Barry Geraghty calls time on illustrious riding career aged 40

Sire Du Berlais winning the Pertemps under Barry Geraghty at the 2020 Cheltenham Festival

We were met with some very sad news on Saturday night as Barry Geraghty, one of jump racings most successful and talented riders, called time on his career at the age of 40. Having partnerships with some of the biggest owners and trainers throughout his illustrious career, it’s going to be very strange not having Geraghty at the Festival next March, a place he very much called home.

Ending on a high

Geraghty bows out after a fittingly superb Cheltenham Festival, where he took home a remarkable five victories from eleven rides at jump racing’s summit. That brought his overall tally for the Festival to 43, a remarkable achievement for a jockey whose career spanned 24 years. He is eclipsed at the Festival only by Ruby Walsh, who rode 59 winners before signing off on his career.

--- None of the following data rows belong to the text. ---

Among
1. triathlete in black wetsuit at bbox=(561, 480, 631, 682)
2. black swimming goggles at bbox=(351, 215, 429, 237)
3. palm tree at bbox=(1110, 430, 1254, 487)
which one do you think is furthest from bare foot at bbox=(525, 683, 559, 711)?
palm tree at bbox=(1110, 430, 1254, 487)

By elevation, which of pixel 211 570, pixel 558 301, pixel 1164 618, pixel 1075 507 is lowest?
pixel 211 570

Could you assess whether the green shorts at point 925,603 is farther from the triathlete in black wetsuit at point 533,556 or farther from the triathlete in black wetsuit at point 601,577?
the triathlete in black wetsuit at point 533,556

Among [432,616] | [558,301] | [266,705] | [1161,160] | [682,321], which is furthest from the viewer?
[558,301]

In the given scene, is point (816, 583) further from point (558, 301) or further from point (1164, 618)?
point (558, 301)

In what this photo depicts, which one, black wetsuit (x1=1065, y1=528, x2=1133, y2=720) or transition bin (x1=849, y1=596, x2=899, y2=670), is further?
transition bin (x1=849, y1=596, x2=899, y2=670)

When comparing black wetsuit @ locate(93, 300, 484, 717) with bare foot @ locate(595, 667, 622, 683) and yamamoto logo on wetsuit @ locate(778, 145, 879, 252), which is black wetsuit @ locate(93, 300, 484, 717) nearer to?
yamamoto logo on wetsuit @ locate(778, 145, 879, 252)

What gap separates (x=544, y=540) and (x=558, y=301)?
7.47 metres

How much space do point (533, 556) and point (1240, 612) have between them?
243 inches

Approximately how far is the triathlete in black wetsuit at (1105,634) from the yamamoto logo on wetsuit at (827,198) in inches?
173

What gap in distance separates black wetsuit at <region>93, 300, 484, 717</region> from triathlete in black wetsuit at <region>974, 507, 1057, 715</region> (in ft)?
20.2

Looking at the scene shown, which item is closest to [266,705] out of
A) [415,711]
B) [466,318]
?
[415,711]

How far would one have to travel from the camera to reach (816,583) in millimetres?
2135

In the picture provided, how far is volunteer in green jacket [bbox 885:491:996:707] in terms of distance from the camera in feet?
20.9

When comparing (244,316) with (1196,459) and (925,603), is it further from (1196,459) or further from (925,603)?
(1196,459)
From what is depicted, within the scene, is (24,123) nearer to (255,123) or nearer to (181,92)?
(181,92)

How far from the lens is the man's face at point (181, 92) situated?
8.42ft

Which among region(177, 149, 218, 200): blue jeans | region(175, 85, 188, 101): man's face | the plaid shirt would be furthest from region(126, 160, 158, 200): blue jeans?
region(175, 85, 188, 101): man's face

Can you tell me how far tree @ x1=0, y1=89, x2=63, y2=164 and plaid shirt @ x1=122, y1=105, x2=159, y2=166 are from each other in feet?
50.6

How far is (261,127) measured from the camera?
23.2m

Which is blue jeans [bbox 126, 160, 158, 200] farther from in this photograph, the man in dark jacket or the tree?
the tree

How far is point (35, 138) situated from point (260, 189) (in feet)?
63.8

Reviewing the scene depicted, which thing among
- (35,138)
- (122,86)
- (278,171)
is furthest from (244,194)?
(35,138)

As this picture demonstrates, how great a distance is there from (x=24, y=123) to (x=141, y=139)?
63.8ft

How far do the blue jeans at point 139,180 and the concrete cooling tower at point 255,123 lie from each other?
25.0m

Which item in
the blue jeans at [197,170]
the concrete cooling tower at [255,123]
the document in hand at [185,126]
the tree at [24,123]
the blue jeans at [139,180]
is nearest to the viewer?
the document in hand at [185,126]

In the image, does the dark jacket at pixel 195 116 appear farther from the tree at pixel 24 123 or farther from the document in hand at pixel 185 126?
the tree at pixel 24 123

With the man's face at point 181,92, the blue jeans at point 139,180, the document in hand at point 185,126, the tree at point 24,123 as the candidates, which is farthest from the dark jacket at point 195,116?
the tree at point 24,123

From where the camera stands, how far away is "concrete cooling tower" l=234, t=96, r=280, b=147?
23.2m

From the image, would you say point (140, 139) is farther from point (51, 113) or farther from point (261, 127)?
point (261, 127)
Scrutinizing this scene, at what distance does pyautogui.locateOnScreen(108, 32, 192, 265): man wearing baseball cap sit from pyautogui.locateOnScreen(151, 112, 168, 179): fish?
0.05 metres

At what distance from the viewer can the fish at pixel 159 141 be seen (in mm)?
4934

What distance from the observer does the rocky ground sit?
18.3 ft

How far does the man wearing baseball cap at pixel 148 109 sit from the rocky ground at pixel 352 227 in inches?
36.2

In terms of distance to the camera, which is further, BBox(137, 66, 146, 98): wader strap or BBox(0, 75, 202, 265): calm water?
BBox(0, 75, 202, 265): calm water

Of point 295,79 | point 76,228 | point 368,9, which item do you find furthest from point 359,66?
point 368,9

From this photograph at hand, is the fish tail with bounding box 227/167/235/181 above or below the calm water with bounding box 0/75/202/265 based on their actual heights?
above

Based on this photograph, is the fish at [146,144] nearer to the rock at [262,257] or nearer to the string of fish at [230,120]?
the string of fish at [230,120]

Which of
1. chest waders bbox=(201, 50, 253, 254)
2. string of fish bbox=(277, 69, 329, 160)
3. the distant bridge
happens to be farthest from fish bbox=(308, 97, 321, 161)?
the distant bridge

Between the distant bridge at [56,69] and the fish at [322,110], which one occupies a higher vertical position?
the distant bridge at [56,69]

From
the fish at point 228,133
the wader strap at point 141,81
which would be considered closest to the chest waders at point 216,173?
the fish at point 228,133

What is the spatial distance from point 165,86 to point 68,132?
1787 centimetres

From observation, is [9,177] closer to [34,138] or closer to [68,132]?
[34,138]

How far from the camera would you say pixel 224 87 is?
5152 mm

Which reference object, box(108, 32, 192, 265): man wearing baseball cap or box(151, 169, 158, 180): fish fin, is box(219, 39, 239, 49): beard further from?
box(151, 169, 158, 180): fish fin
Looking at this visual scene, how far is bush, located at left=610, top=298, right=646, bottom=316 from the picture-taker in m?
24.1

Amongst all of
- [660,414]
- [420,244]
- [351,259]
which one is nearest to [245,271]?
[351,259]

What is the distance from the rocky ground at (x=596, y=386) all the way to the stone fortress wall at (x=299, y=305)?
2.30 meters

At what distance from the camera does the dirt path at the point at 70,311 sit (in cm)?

Geraghty has been a perennial figure in the weighing room for a number of years, with his most recent job being in the green and gold hoops of JP McManus. He enjoyed a huge amount of success in those silks, including five victories in those colours at the 2020 Festival. His final ride was aboard Saint Roi in the County Hurdle in those silks and fittingly, it was a successful one.

His final tally of 1920 winners puts him fourth on the all-time winner’s list for jump jockeys, with Anthony McCoy, Ruby Walsh and Richard Johnson being the only jockeys to eclipse him in that regard.

Where it all began

Riding his first winner in January 1997 at Down Royal, he would become Irish Champion Jockey just three years later. It would be the first of two Jockey’s titles on that side of the Irish sea, gaining the second in the 2003-04 campaign. He gained his first Grade 1 success in the 1999 Drinmore Chase, where he steered Alexander Banquet to victory.

His first winner on British shores came aboard the Jessie Harrington Miss Orchestra in the 1998 Midlands Grand National, riding his first Cheltenham Festival winner for the same trainer in 2002, as Moscow Flyer claimed the Arkle.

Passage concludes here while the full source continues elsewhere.